Importantly, Zavesca is the only SRT that has been studied in patients with LSDs, in particular Gaucher patients. Three registration studies, in a total of 80 patients with type 1 Gaucher disease, have been conducted with Zavesca (US Package Insert 31 July 2003). The benefit/risk ratio of Zavesca treatment has been carefully evaluated by the EMEA and the US FDA, leading to its approval in the Europe Union and in the United States, for the treatment of adult patients with mild to moderate type 1 Gaucher disease for whom ERT is not a therapeutic option. Zavesca is also approved in Israel. It is therefore inappropriate to quote the drug as “toxic”1.

Further, Werber stated that Cerezyme will continue be to the “mainstay” in Gaucher disease. Although this might be true for type 1 Gaucher disease, the utility of the enzyme in the type 2 and type 3 neuronopathic forms of this disease remains unproven, because of its inability to effectively cross the blood-brain barrier, and hence to achieve therapeutic levels in the central nervous system (CNS). Conversely, the small molecule Zavesca is likely to achieve therapeutic concentrations in the CNS and, importantly, its mode of action would give the drug potential utility in several other LSDs, unlike ERT, for which one unique enzyme has to be developed for each specific disease.
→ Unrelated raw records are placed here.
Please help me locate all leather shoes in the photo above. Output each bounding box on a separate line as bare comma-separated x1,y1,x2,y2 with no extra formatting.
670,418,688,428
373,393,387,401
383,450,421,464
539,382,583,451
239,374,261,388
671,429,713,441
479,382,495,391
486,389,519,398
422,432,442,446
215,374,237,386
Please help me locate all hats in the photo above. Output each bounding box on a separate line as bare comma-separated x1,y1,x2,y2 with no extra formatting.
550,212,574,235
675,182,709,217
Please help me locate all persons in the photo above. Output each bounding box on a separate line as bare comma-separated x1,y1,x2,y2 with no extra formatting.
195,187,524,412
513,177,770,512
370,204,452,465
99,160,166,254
Werber's article suggests that a small molecule P4 analogue has shown preclinical activity in animal models of Tay-Sachs and Sandhoff diseases. To our knowledge there is no publication currently available on this compound in such preclinical studies, not to mention studies in patients, and it is therefore difficult to justify that “GENZ-112638 is many times more potent than Zavesca and displays a more attractive therapeutic index”1. The only SRT molecules reported so far in animal models of LSDs are miglustat (the active ingredient of Zavesca) and its epimer NB-DGJ3. Using these two compounds, Platt et al.3 and Zervas et al.4 have demonstrated that inhibition of glucosylceramide synthase was also effective in correcting the pathophysiology in mouse models of Tay–Sachs, Sandhoff and Niemann–Pick C disease. More specifically, these compounds were able to reduce the accumulation of GSLs in the CNS and visceral tissues; delay the onset of the inflammatory process and disease pathogenesis; delay the onset of neuromotor symptoms; and increase life expectancy. These data imply that the drug achieved therapeutic levels in the CNS. On this basis, three new Zavesca clinical trials have been initiated in type 3 Gaucher disease, late-onset Tay–Sachs and Niemann–Pick type C. These Phase II–III studies should have been included in Table 2 of Werber's article.
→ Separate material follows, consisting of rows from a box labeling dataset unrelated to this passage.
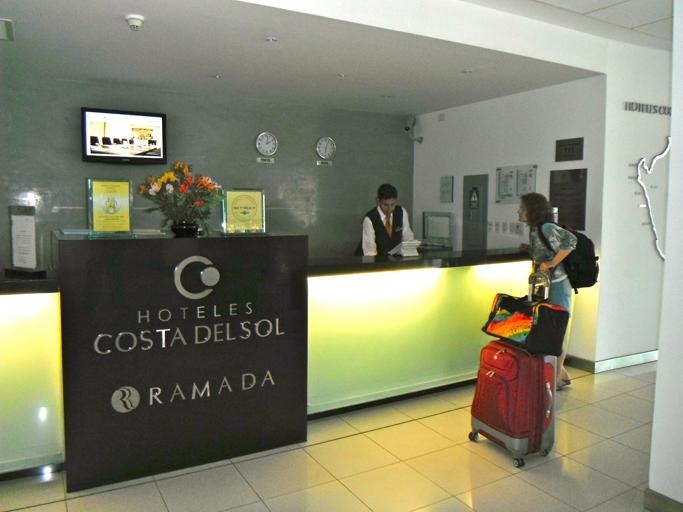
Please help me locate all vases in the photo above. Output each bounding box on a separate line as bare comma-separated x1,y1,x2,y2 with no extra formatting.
171,223,200,236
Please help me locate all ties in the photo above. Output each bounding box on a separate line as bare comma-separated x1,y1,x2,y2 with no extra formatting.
385,217,392,238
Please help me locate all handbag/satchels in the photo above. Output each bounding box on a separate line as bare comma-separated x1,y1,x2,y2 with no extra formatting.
482,294,568,356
In conclusion, Zavesca is now available in the European Union, the United States and Israel. Although ERT is a safe and effective treatment, an oral small SRT molecule such as Zavesca does provide a new treatment option to patients afflicted with type 1 Gaucher disease. Ongoing studies will determine the efficacy and tolerability of SRT in the treatment of other rare LSDs with high unmet medical needs, including those with neurological alterations.